The tangent to [tex]r(\theta)=e^\theta[/tex] has slope [tex]\frac{\mathrm dy}{\mathrm dx}[/tex], where
[tex]\begin{cases}x(\theta)=r(\theta)\cos\theta\\y(\theta)=r(\theta)=\sin\theta\end{cases}[/tex]
By the chain rule, we have
[tex]\dfrac{\mathrm dy}{\mathrm dx}=\dfrac{\frac{\mathrm dy}{\mathrm d\theta}}{\frac{\mathrm dx}{\mathrm d\theta}}[/tex]
and by the product rule,
[tex]\dfrac{\mathrm dx}{\mathrm d\theta}=\dfrac{\mathrm dr}{\mathrm d\theta}\cos\theta-r(\theta)\sin\theta[/tex]
[tex]\dfrac{\mathrm dy}{\mathrm d\theta}=\dfrac{\mathrm dr}{\mathrm d\theta}\sin\theta+r(\theta)\cos\theta[/tex]
so that with [tex]\frac{\mathrm dr}{\mathrm d\theta}=e^\theta[/tex], we get
[tex]\dfrac{\mathrm dy}{\mathrm dx}=\dfrac{e^\theta\sin\theta+e^\theta\cos\theta}{e^\theta\cos\theta-e^\theta\sin\theta}=\dfrac{\sin\theta+\cos\theta}{\cos\theta-\sin\theta}=-\dfrac{1+\sin(2\theta)}{\cos(2\theta)}[/tex]
The tangent line is horizontal when the slope is 0; this happens for
[tex]-\dfrac{1+\sin(2\theta)}{\cos(2\theta)}=0\implies\sin(2\theta)=-1\implies2\theta=-\dfrac\pi2+2n\pi\implies\theta=-\dfrac\pi4+n\pi[/tex]
where [tex]n[/tex] is any integer.
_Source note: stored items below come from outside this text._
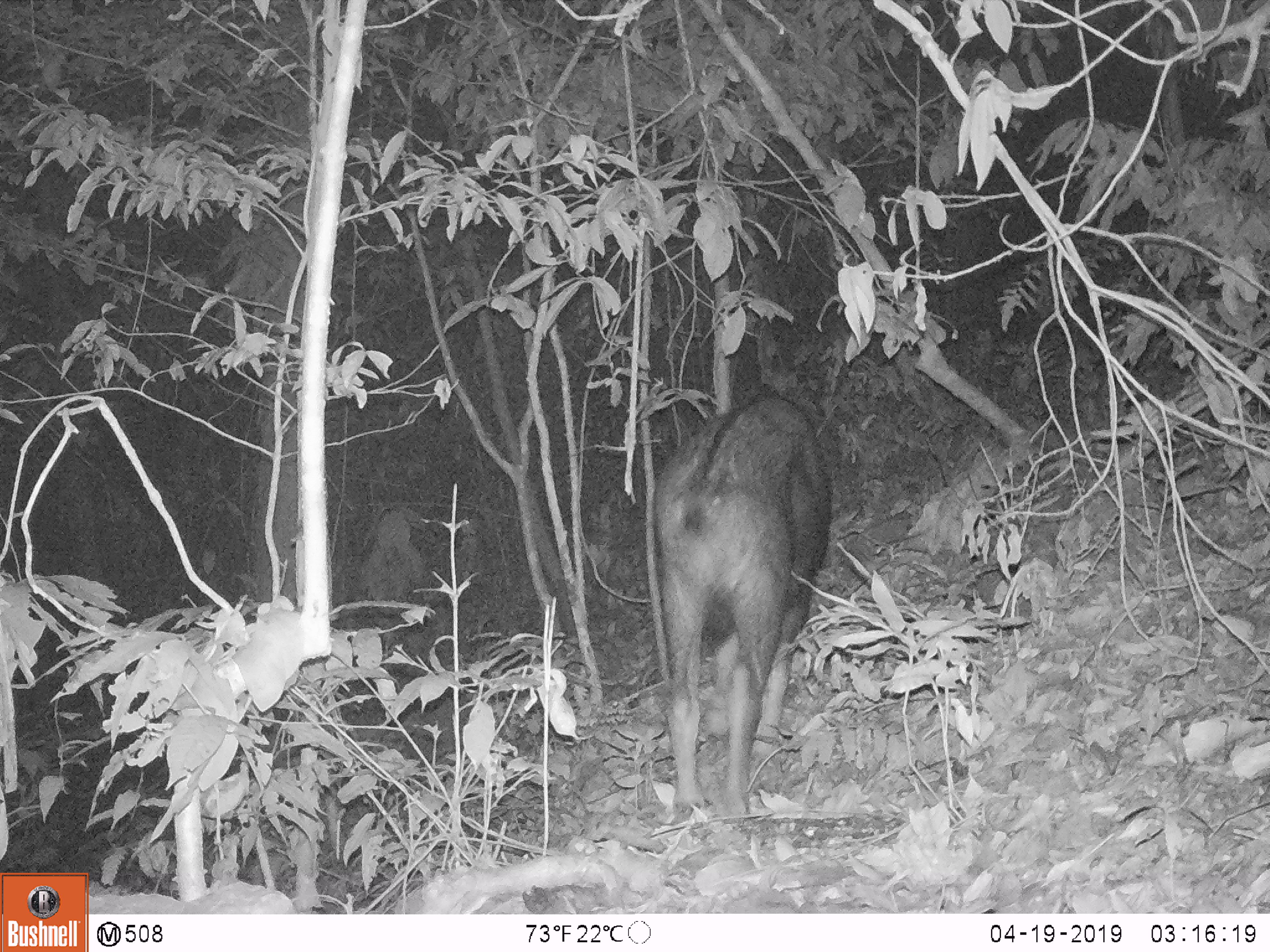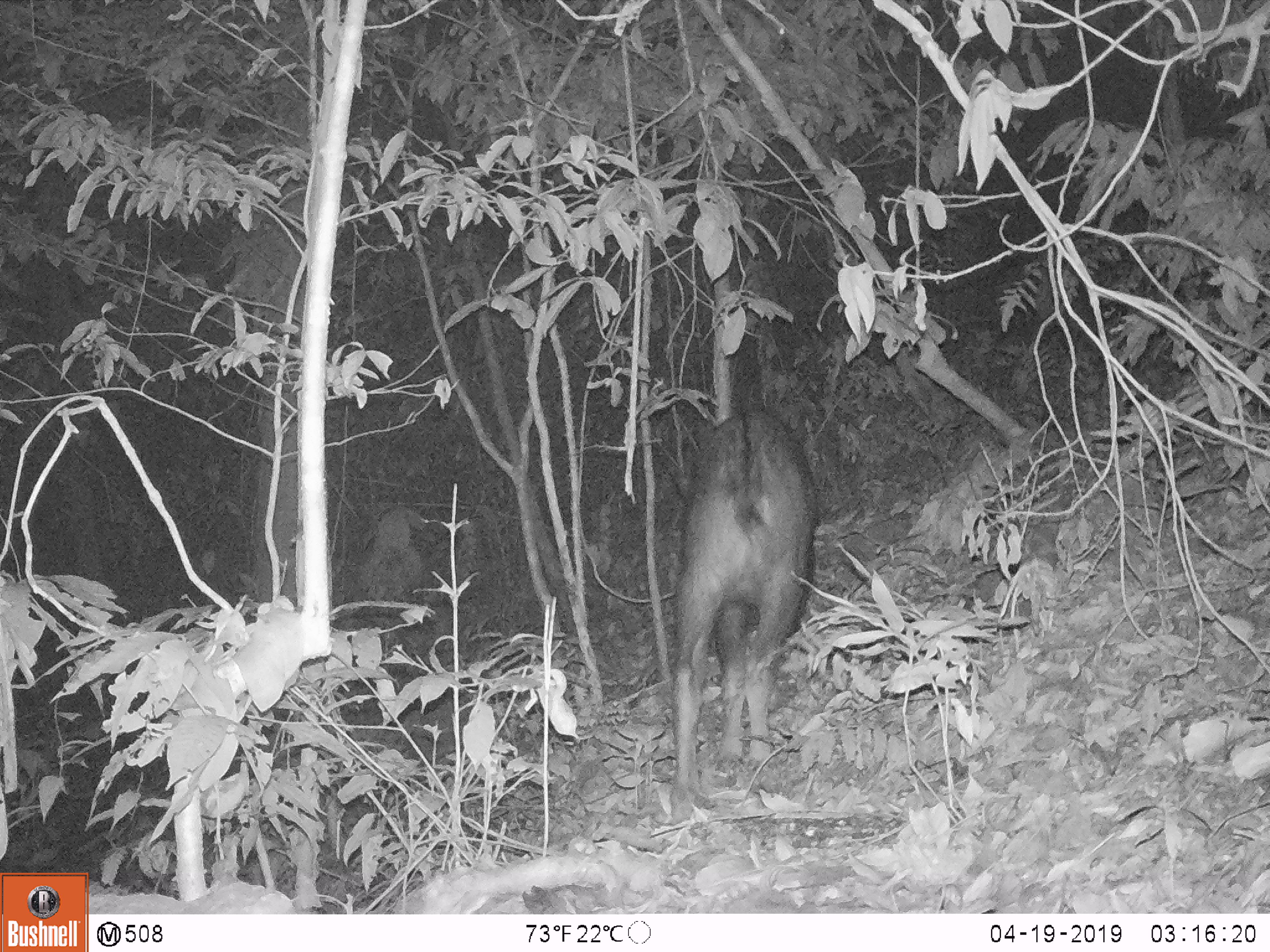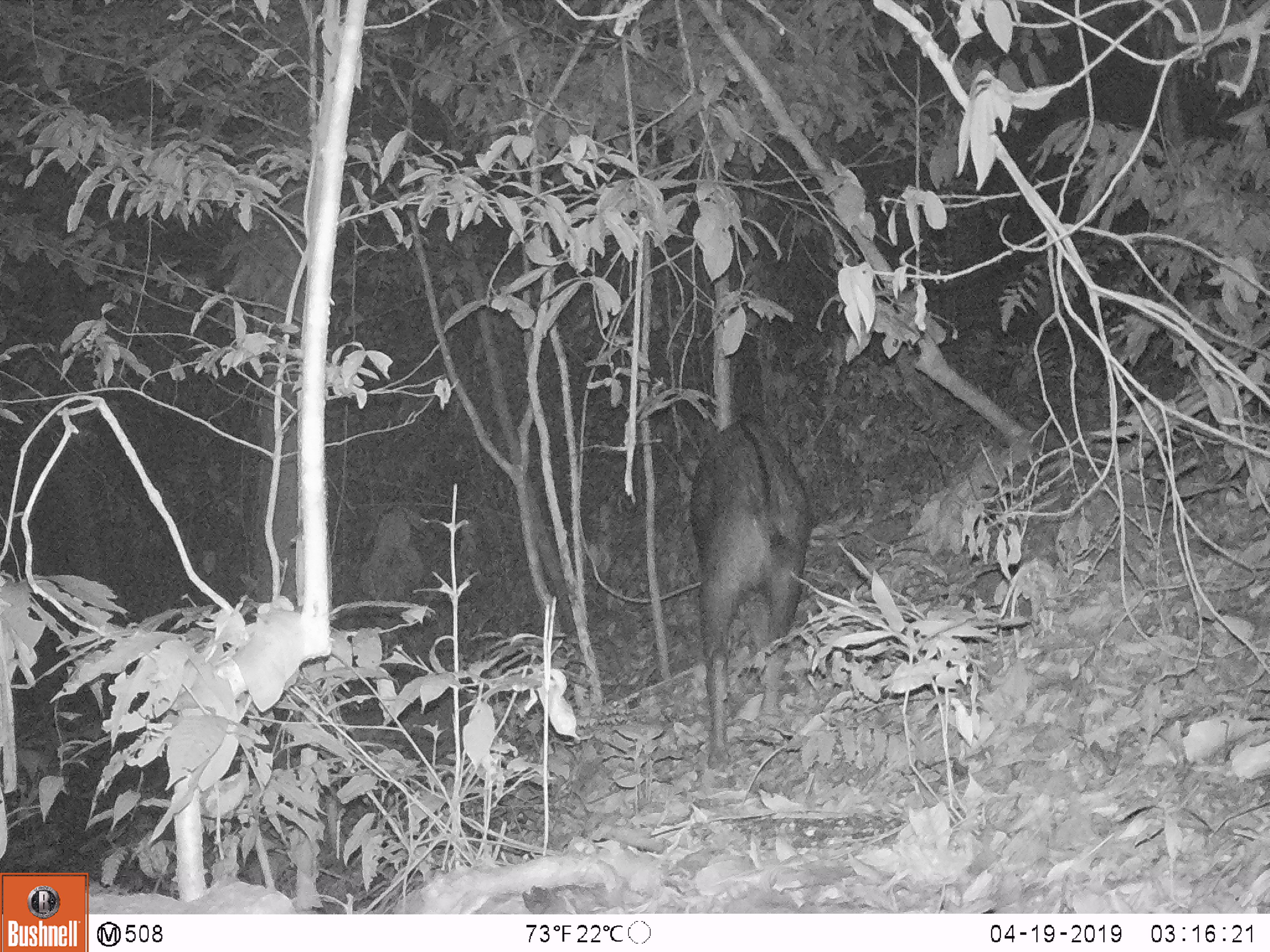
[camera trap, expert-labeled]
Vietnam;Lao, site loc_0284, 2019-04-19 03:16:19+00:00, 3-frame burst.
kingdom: Animalia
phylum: Chordata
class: Mammalia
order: Artiodactyla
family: Bovidae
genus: Capricornis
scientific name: Capricornis sumatraensis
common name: chinese serow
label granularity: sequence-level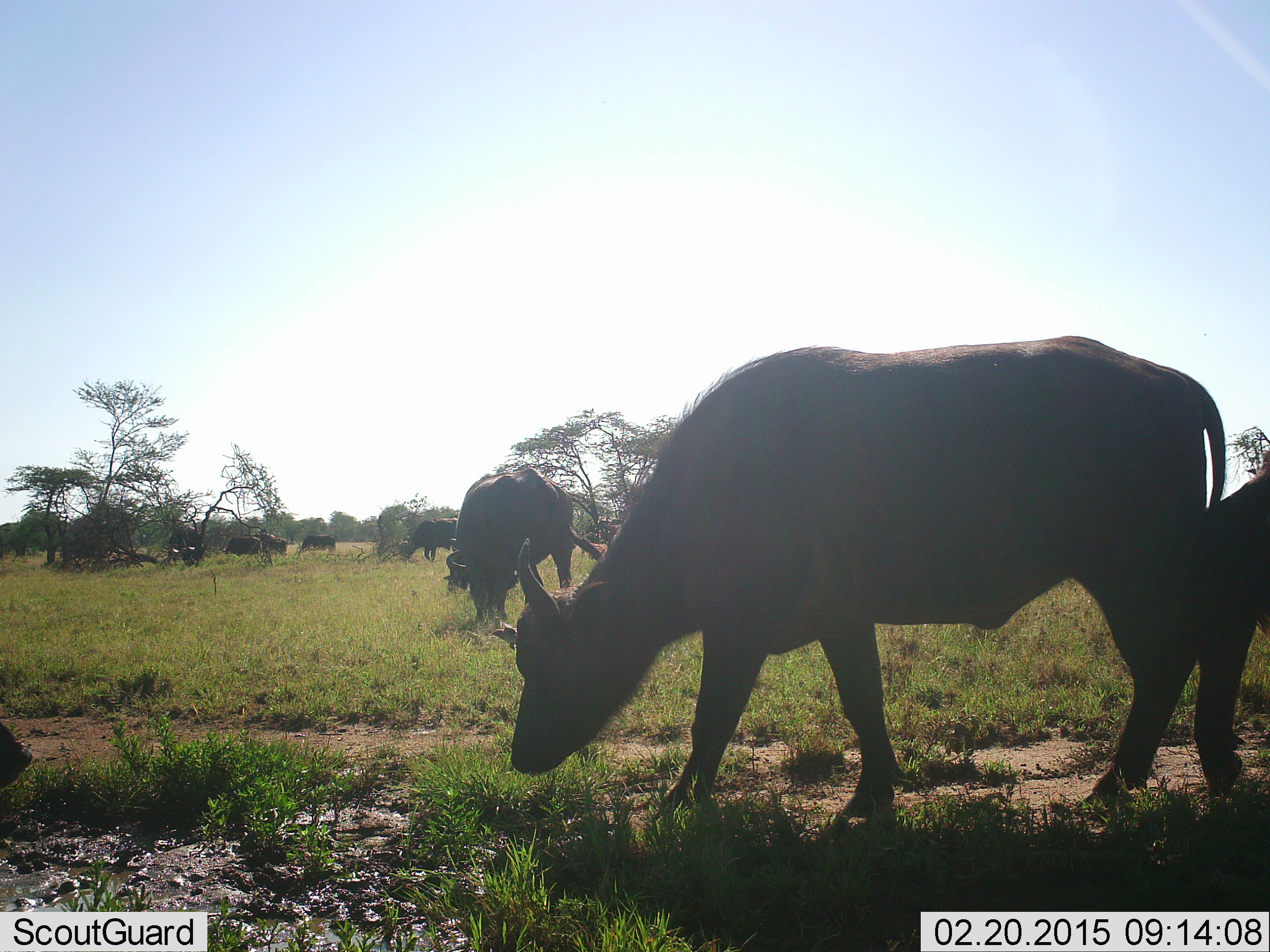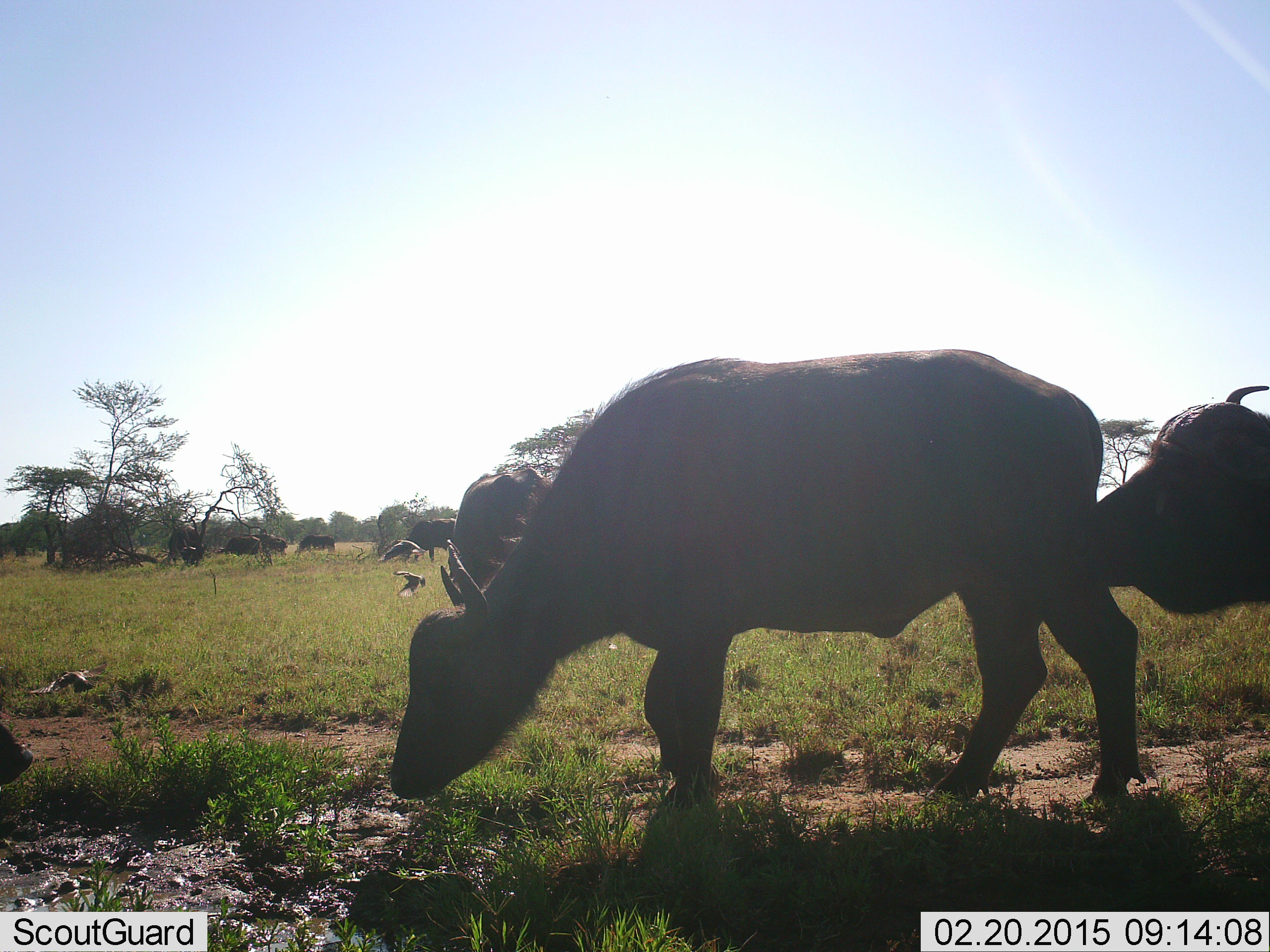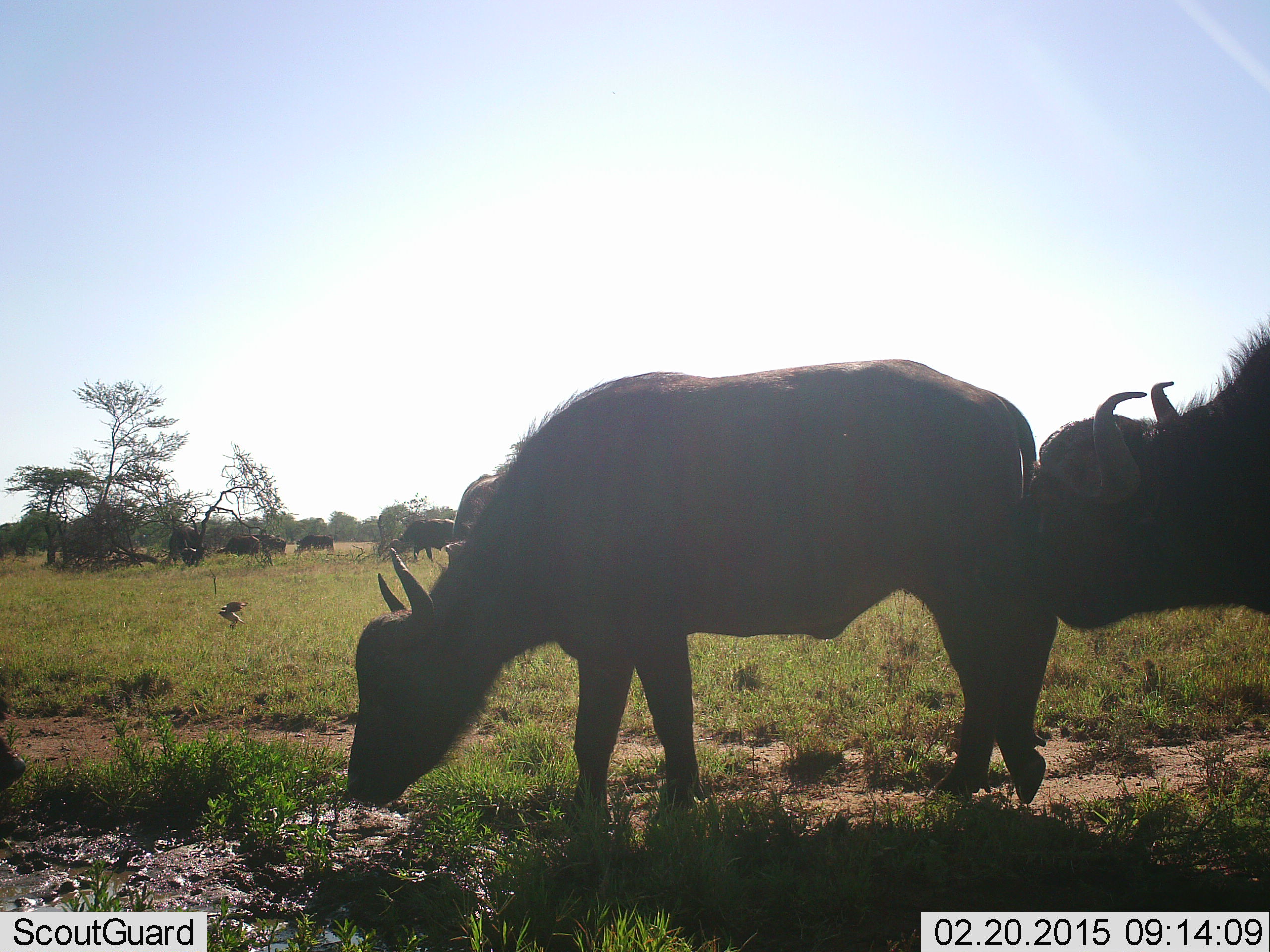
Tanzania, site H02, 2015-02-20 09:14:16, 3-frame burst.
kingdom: Animalia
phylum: Chordata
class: Mammalia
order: Artiodactyla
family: Bovidae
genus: Syncerus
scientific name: Syncerus caffer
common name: cape buffalo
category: buffalo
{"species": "buffalo (cape buffalo) (Syncerus caffer)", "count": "8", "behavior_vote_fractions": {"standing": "61%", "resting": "17%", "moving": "56%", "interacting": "6%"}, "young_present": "6%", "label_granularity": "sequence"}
In the interval [tex]0\le\theta\le2\pi[/tex], this happens for [tex]n=1,2[/tex], or
[tex]\theta=\dfrac{3\pi}4\text{ and }\theta=\dfrac{7\pi}4[/tex]
i.e at the points
[tex](r,\theta)=\left(e^{3\pi/4},\dfrac{3\pi}4\right)[/tex]
and
[tex](r,\theta)=\left(e^{7\pi/4},\dfrac{7\pi}4\right)[/tex]